• _EXCERPTED TEXT_
Each has a rubber handle that is comfortable enough for my large hands, but I don't climb by gripping ascenders at their handle. I think it is better to simply grasp the ascender from above and lift the ascender in the traditional manner (unless, of course, you are one of those people who climbs Frog).

With the exception of those on the Kratos, the cams on these ascenders are very well made. Some have open-web cams and others are semi-open. The latter appears to be the later design. I don't think the difference is important. The area behind the cam face is sloped on some of these ("asymmetrical") and not sloped ("symmetrical") on others. Again, I don't think the difference is significant.

The asymmetrical cams have a (3)^3(2)(1S1)^4(3)^2 tooth pattern while the slot in the symmetrical cams is slightly longer (extending to between the top tooth pair), giving a (3)^3(1S1)^5(3)^2 tooth pattern. The Lixada, Version B and Kratos have their own tooth patterns. I don't find that these tooth pattern differences affect cam performance. Some of the models have two identical left-handed cams and some have separate left- and right-handed cams. I do not see any performance difference.

I've heard that the teeth some of these cams wear quickly. I haven't put enough miles on any of these to make a proper comparison, but I would expect the chrome-plated cams on some other brands to last longer than unplated steel cams.

The price for any of these ascenders was much lower than that of American or European ascenders. Some have softer cams that wear faster than American or European equivalents, but lower prices frequently offset the reduced longevity. One potential concern is that we don't have the experience with Chinese metallurgy and quality control that we have with American and European devices. Americans, Europeans, and Chinese all make some high-quality products and some low-quality products. I think that these ascenders are fine and most of them have legitimate CE markings. If I wanted to use a stamped-frame ascender, I would not hesitate to use any of these, but I would like more information and experience with Chinese ascenders before I'm willing to make a final judgement.

The safety is reasonably easy to use with one hand, and the cam opens smoothly.


Version B
(#2324/3412)

Front View: Closed Rear View: Closed
Front View: Closed Rear View: Closed
 
Front View: Open for Rigging Rear View: Open for Rigging
Front View: Open for Rigging Rear View: Open for Rigging

Technical Details

I acquired my left-hand NTR, Version B from Kangjin Liao in 2017, and my right-hand one from eBay seller fmie2718 in 2021.

Version B is 191 mm. tall, 89 mm. wide, 27 mm. thick, and weighs 205 g.

Cam faceThe shell is a tall irregular shaped stamping made from 3.9 mm. aluminum alloy sheet metal. The upper part of the shell has a stamped reinforcing ridge that extends down into the handle. A 16 mm. rope channel is formed in the upper portion of one side and a smaller cam channel lies opposite the first. A hole drilled through both sides of the cam channel accepts a 5.5 mm. semi-tubular rivet. The cam and cam spring are mounted on this rivet. The handle below the cam has a soft black rubbery hand grip molded into place. The hand grip has four finger grooves. A 15.3 mm. sling attachment hole is punched below the handle opening and a smaller 10.6 mm. hole is punched outside the first. Neither hole is beveled. A 17.2 mm. hole through both sides of the rope channel provides an attachment point just above the cam. This hole is beveled.

• _STATED PROBLEM 1_
In the ascender review, rewrite everything from "Each has a rubber" down to "difference is significant.", swapping "rubber handle" for "foam grip".
• _STATED PROBLEM 2_
Write the next part of the ascender review, picking up right after its final sentence.
The material after this point has nothing to do with the ascender review.

• _AVAILABLE DATA_
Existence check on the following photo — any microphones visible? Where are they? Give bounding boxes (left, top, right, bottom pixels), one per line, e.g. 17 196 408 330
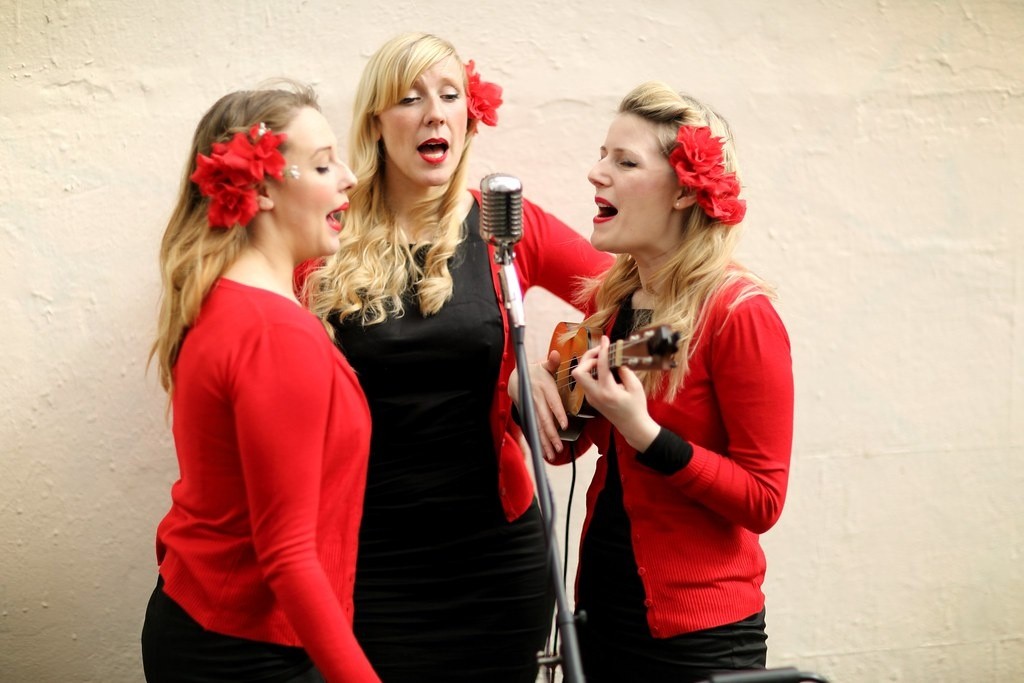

• _RIGHT ANSWER 1_
Each has a foam grip that is comfortable enough for my large hands, but I don't climb by gripping ascenders at their handle. I think it is better to simply grasp the ascender from above and lift the ascender in the traditional manner (unless, of course, you are one of those people who climbs Frog).

With the exception of those on the Kratos, the cams on these ascenders are very well made. Some have open-web cams and others are semi-open. The latter appears to be the later design. I don't think the difference is important. The area behind the cam face is sloped on some of these ("asymmetrical") and not sloped ("symmetrical") on others. Again, I don't think the difference is significant.

• _RIGHT ANSWER 2_
The cam is a stainless steel casting with a hybrid form consising of a large opening behind the mud slot, a smaller oepning behind this, and a reinforced partial web filling the remainder. The cam radius increases from 36 to 52 mm. over an angle of 38°, giving a 30° cam angle. The cam has number of small conical sloping teeth. The tooth pattern is (2.4)(1S1.2S2)^2(1S1)(2.3) where the "S" represents a single longitudinal mud slot. Like many other ascenders, the inner cam face radius reduces from top to bottom to accommodate various sized ropes.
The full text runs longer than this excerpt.